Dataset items

◆ ◆ ◆

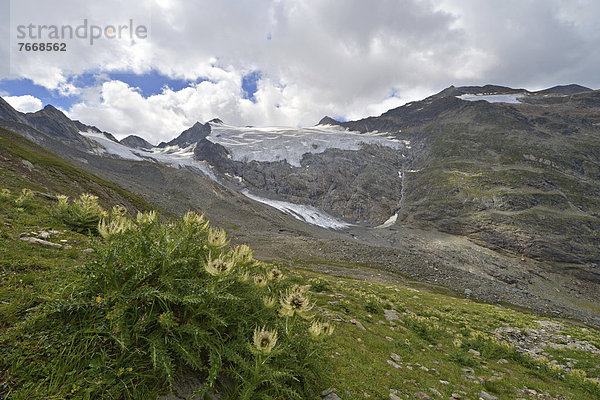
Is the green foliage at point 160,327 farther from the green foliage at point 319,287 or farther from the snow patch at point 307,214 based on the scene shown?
the snow patch at point 307,214

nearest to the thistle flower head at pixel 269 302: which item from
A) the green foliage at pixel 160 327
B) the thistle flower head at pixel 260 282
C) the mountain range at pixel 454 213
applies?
the green foliage at pixel 160 327

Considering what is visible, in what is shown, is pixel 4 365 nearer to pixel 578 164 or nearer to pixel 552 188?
pixel 552 188

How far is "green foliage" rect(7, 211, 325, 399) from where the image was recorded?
101 inches

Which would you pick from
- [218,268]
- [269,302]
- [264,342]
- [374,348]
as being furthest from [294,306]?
[374,348]

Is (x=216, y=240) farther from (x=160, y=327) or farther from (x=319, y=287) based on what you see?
(x=319, y=287)

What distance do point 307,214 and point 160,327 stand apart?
540ft

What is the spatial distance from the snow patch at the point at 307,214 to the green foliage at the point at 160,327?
5658 inches

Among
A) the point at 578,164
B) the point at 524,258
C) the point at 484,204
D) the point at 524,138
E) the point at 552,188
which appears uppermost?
the point at 524,138

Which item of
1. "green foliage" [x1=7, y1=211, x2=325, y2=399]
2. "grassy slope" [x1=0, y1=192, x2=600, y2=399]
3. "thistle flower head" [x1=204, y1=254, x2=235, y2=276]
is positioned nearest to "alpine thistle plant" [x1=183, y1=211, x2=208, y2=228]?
"green foliage" [x1=7, y1=211, x2=325, y2=399]

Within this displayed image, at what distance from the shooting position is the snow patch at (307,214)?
15425cm

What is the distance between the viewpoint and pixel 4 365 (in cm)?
242

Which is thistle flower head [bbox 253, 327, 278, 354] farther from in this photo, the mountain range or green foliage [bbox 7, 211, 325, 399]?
the mountain range

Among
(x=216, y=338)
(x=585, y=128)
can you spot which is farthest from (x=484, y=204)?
(x=216, y=338)

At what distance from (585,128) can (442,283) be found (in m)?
256
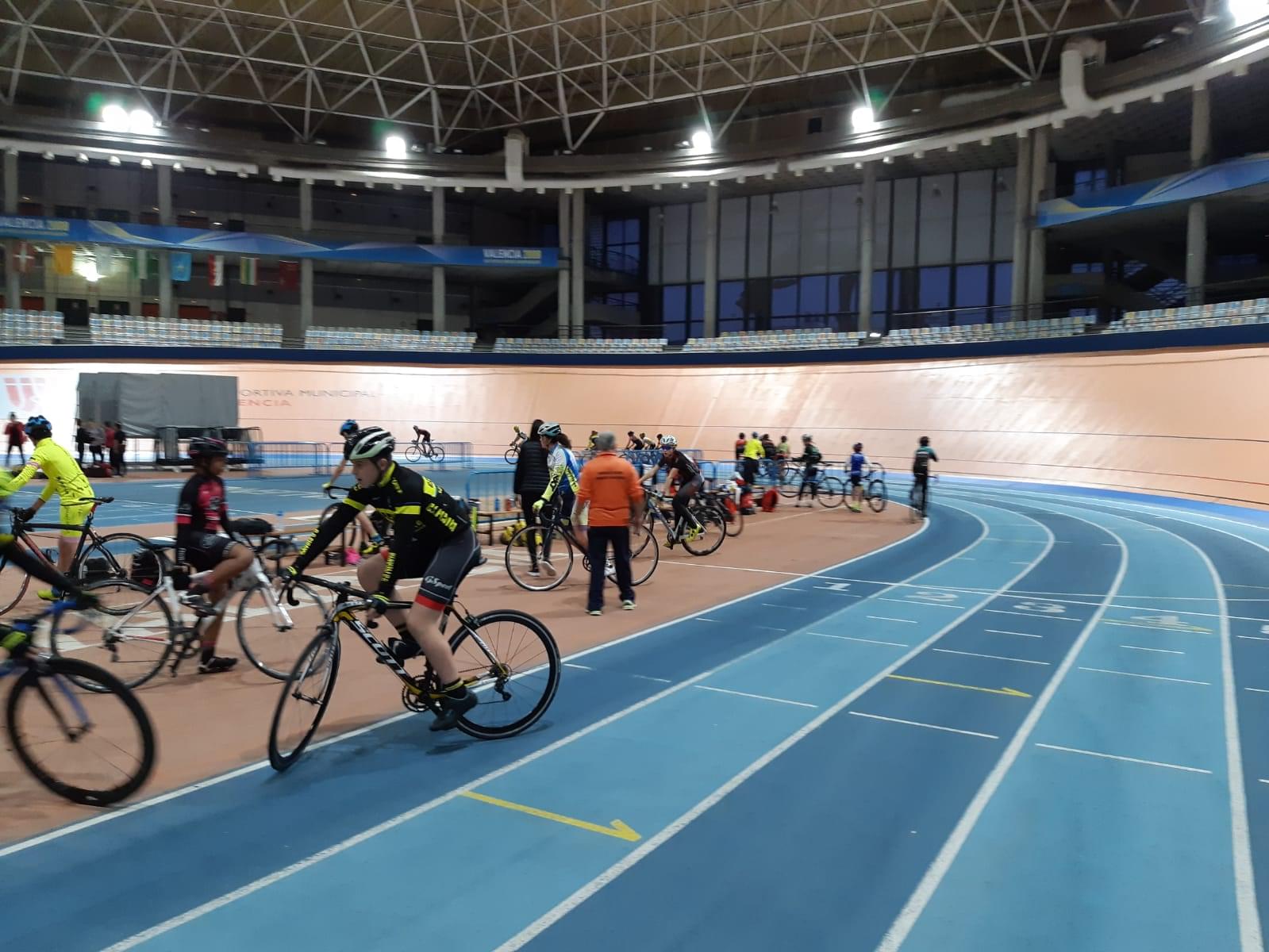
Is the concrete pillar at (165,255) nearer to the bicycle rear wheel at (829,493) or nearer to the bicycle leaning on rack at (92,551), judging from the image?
the bicycle rear wheel at (829,493)

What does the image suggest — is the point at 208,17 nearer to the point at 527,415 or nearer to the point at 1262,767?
the point at 527,415

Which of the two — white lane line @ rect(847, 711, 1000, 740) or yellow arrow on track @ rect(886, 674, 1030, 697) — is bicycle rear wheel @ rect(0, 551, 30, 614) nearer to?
white lane line @ rect(847, 711, 1000, 740)

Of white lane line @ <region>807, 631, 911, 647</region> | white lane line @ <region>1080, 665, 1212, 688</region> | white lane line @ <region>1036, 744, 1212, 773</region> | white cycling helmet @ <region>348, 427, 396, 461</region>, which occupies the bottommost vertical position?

◆ ◆ ◆

### WHAT TO PRODUCE
Please copy the lines above with "thistle bloom" substituted for every "thistle flower head" and everything else unchanged, omitting the pictures.

### ANSWER TO THIS PROBLEM
Is the green foliage at point 160,327 farther from the green foliage at point 319,287 or farther from the snow patch at point 307,214 based on the scene shown?
the snow patch at point 307,214

nearest to the thistle bloom at pixel 269 302: which item from
A) the green foliage at pixel 160 327
B) the thistle bloom at pixel 260 282
C) the mountain range at pixel 454 213
applies?
the green foliage at pixel 160 327

Considering what is visible, in what is shown, is pixel 4 365 nearer to pixel 578 164 or nearer to pixel 552 188?
pixel 552 188

How far is "green foliage" rect(7, 211, 325, 399) from where the image was recorded?
101 inches

Which would you pick from
- [218,268]
- [269,302]
- [264,342]
- [374,348]
as being furthest from [294,306]?
[374,348]

Is (x=216, y=240) farther from (x=160, y=327) or farther from (x=319, y=287) based on what you see?
(x=319, y=287)

What distance do point 307,214 and point 160,327 stand apart?
540ft

What is the spatial distance from the snow patch at the point at 307,214 to the green foliage at the point at 160,327?
5658 inches

Among
A) the point at 578,164
B) the point at 524,258
C) the point at 484,204
D) the point at 524,138
E) the point at 552,188
which appears uppermost?
the point at 524,138

Which item of
1. "green foliage" [x1=7, y1=211, x2=325, y2=399]
2. "grassy slope" [x1=0, y1=192, x2=600, y2=399]
3. "thistle bloom" [x1=204, y1=254, x2=235, y2=276]
is positioned nearest to "alpine thistle plant" [x1=183, y1=211, x2=208, y2=228]?
"green foliage" [x1=7, y1=211, x2=325, y2=399]

Within this displayed image, at what distance from the shooting position is the snow patch at (307,214)?
15425cm

What is the distance between the viewpoint and pixel 4 365 (in cm)?
242

Which is thistle bloom [bbox 253, 327, 278, 354] farther from in this photo, the mountain range or green foliage [bbox 7, 211, 325, 399]?
the mountain range

Among
(x=216, y=338)
(x=585, y=128)
can you spot which is farthest from (x=484, y=204)?
(x=216, y=338)

At what distance from (585,128) can (442,283) be found (in m)?
256
Is the concrete pillar at (165,255) nearer to the bicycle rear wheel at (829,493) or nearer to the bicycle leaning on rack at (92,551), judging from the image?
the bicycle rear wheel at (829,493)

What does the image suggest — is the point at 208,17 nearer to the point at 527,415 or nearer to the point at 1262,767?
the point at 527,415

Which of the two — white lane line @ rect(847, 711, 1000, 740) or yellow arrow on track @ rect(886, 674, 1030, 697) — is bicycle rear wheel @ rect(0, 551, 30, 614) nearer to?
white lane line @ rect(847, 711, 1000, 740)

Of white lane line @ <region>807, 631, 911, 647</region> | white lane line @ <region>1080, 665, 1212, 688</region> | white lane line @ <region>1036, 744, 1212, 773</region> | white cycling helmet @ <region>348, 427, 396, 461</region>, which occupies the bottommost vertical position?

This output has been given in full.